Metica, a B2B SaaS startup building AI-driven personalization for the gaming industry, built its first lakehouse from scratch on Apache Hudi running on Amazon EMR. Hudi sits on the "gold" layer of a medallion architecture on AWS, with StarRocks (via CelerData) querying the data in place. The team grew their data from ~16 GB to billions of events without re-architecting — turning each scaling milestone into a configuration change rather than a migration. By enabling inline clustering with sort columns, they cut S3 object counts from ~17K to ~3K (a ~6x storage reduction) and roughly halved query latency on StarRocks (from ~200 ms to ~90 ms on a 40M-row table). This post covers their architecture, the access patterns that drove Hudi adoption, the feature timeline they followed as they scaled, the performance wins, and what's next.

Managing data platforms in a B2B SaaS startup requires a fine balance between long-term reliability and architectural flexibility. As data grows unpredictably alongside new client acquisitions, engineering teams often face the challenge of constantly refactoring their storage and compute tiers.

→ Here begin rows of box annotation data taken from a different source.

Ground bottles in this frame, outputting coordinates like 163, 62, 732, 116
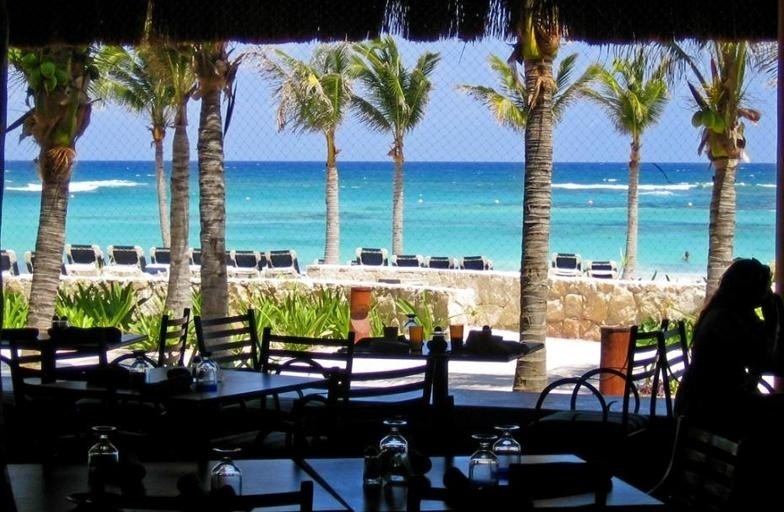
46, 316, 68, 336
128, 347, 222, 395
427, 326, 447, 351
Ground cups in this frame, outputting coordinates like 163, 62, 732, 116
448, 324, 463, 347
382, 326, 398, 341
408, 325, 424, 352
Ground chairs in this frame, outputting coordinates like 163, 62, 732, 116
0, 316, 436, 458
0, 243, 617, 281
530, 316, 783, 511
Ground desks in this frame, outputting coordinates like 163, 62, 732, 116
6, 458, 350, 511
303, 454, 665, 511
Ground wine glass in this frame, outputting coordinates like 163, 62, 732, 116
208, 447, 244, 496
85, 424, 120, 488
375, 417, 407, 463
490, 424, 524, 466
467, 431, 500, 482
403, 313, 418, 340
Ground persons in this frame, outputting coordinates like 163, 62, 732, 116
675, 259, 780, 499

At a recent Apache Hudi Community Sync, Subash Prabanantham, a lead data engineer at Metica, shared how his team navigated these exact challenges. Spun out of an experienced team of ex-Apple and ex-King engineers, Metica personalizes gaming experiences via specialized ML techniques, helping studios maximize player lifetime value (LTV) and revenue.

Below is an in-depth breakdown of Metica's data platform architecture, their evolutionary journey using Apache Hudi, practical performance optimizations, and lessons learned along the way.

About Metica

Metica is a VC-backed B2B SaaS company (Play Ventures, Firstminute Capital) focused on personalizing every gaming experience. The team uses machine learning to deliver tailored offers, intelligent bundles, and contextual optimization, working together as an integrated suite that helps game developers and studios personalize for individual players — lifting player lifetime value, and with it, revenue.

Why a Lakehouse, and Why Hudi?

This was Metica's first lakehouse. Before it, the team worked primarily with plain Parquet and hand-built many of the features Hudi provides out of the box. When they designed a real data platform, they set four requirements:

  • Open source and community-backed: Not a clever one-off project, but a format with an active community behind it.
  • Scales with uneven data growth: As a startup, clients of wildly different sizes arrive on unpredictable timelines. The platform had to stay stable whether the next customer was small or enormous.
  • Supports different query engines: Avoiding multiple copies of data was a hard requirement; they wanted a query engine that reads directly on top of the underlying lakehouse data.
  • Low Maintenance: Offers easier maintenance across both the platform and the data format.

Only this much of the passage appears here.